▸ Verilen metin:
☆ ☆ ☆ ☆

Yüksek tahsilini zamanın en büyük âlim ve evliyası Seyyid Fehim Arvasi hazretlerinin huzurunda tamamladı. 1300 hicri sene başında ilm-i sarf, nahv, mantık, münazara, vad', beyan, meani, bedi', belagat, kelâm, usul-i fıkh, tefsir, tasavvuf, ulum-i hikemiyye yani hikmet-i tabi’iyye (fizik, biyoloji), hikmet-i ilahiyye, riyaziyye (yani matematik, geometri), hey’et (astronomi) gibi zahir ilimlerde icazet (diploma); tasavvufun Nakşibendiyye, Kadiriyye, Kübreviyye, Sühreverdiyye ve Çeştiyye yollarından hilafet aldı. Başkale'de otuz yıl kadar tedris ve irşad ile meşgul oldu. Yani ders okuttu ve insanlara Allahü teâlânın emir ve yasaklarını anlattı.

☆ ☆ ☆ ☆

▸ Malzeme:
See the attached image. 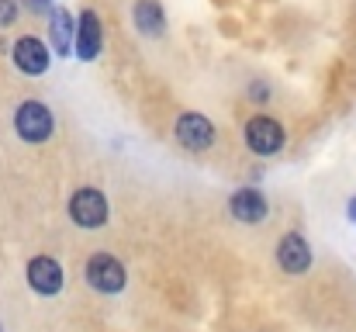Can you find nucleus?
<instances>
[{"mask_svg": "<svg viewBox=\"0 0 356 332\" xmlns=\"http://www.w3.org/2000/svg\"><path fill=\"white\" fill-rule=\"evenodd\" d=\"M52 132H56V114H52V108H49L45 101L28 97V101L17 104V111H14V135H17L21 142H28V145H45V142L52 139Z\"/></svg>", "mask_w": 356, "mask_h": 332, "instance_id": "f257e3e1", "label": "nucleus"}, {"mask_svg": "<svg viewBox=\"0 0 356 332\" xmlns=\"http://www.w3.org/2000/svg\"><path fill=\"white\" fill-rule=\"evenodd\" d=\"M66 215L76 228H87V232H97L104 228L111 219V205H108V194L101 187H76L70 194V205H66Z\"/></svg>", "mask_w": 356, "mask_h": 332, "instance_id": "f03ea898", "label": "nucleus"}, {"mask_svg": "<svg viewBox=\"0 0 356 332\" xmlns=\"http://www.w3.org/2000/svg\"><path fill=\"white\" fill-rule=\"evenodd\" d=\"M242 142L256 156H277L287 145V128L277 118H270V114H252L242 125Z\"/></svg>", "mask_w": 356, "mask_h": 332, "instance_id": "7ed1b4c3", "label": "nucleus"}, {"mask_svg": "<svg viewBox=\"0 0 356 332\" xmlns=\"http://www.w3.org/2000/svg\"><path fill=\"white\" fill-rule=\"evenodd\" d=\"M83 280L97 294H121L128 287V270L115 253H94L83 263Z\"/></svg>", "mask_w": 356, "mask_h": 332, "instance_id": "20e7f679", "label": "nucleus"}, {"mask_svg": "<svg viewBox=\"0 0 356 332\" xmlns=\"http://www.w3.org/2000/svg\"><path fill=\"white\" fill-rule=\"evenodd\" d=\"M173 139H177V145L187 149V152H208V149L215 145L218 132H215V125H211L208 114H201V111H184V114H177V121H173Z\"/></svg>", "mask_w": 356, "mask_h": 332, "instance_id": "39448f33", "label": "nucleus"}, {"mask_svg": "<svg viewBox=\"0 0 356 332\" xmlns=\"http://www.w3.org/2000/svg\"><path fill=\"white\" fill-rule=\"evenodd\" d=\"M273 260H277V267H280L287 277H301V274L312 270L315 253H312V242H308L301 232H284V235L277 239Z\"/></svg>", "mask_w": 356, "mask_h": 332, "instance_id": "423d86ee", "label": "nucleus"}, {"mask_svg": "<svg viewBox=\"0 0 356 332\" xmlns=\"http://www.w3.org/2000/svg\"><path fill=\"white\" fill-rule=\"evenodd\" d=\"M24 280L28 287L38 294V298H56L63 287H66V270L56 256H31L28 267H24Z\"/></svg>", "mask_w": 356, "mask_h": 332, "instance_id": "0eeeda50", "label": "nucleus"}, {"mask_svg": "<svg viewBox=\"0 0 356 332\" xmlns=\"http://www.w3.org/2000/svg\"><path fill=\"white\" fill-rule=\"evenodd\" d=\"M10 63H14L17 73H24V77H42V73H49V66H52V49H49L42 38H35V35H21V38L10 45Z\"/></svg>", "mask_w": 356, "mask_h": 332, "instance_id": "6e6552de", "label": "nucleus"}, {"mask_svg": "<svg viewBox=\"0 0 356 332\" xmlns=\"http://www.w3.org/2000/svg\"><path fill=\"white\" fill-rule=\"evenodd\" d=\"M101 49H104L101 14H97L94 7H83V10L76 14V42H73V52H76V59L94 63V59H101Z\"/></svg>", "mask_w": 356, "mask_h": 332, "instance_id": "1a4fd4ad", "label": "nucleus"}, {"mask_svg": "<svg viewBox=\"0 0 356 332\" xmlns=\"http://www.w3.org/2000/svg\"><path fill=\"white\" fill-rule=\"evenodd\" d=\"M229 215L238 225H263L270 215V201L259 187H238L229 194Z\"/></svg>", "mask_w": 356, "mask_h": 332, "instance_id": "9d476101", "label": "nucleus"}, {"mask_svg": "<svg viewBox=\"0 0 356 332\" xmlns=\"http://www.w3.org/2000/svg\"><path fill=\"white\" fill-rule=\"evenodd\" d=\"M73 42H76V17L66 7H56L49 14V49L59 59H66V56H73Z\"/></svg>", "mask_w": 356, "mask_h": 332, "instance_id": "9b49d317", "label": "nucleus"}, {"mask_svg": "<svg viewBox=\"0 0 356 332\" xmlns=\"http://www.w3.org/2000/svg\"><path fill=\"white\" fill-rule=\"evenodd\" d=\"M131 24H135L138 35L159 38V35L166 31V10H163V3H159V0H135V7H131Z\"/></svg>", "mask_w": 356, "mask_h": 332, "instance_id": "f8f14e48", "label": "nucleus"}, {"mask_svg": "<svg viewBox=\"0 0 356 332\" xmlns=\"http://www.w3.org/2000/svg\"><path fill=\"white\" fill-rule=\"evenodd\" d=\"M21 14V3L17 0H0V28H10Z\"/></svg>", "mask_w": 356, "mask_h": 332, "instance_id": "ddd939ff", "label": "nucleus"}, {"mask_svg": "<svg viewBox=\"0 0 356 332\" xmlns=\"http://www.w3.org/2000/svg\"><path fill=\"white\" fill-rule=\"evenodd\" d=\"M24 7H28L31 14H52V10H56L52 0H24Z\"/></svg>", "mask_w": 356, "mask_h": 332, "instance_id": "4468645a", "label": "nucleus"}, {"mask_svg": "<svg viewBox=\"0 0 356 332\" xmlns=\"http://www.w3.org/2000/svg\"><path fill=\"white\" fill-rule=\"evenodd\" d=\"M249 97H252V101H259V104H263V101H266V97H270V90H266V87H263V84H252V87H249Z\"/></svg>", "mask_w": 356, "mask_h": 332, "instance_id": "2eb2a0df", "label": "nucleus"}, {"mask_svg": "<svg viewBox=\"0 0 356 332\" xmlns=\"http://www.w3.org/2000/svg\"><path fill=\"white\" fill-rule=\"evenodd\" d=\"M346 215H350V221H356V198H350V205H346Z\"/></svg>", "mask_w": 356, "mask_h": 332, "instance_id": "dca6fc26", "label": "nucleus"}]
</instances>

☆ ☆ ☆ ☆

Yukarıdaki verilen metni hiçbir kelimesini değiştirmeden baştan sona tekrarlar mısın?

Yüksek tahsilini zamanın en büyük âlim ve evliyası Seyyid Fehim Arvasi hazretlerinin huzurunda tamamladı. 1300 hicri sene başında ilm-i sarf, nahv, mantık, münazara, vad', beyan, meani, bedi', belagat, kelâm, usul-i fıkh, tefsir, tasavvuf, ulum-i hikemiyye yani hikmet-i tabi’iyye (fizik, biyoloji), hikmet-i ilahiyye, riyaziyye (yani matematik, geometri), hey’et (astronomi) gibi zahir ilimlerde icazet (diploma); tasavvufun Nakşibendiyye, Kadiriyye, Kübreviyye, Sühreverdiyye ve Çeştiyye yollarından hilafet aldı. Başkale'de otuz yıl kadar tedris ve irşad ile meşgul oldu. Yani ders okuttu ve insanlara Allahü teâlânın emir ve yasaklarını anlattı.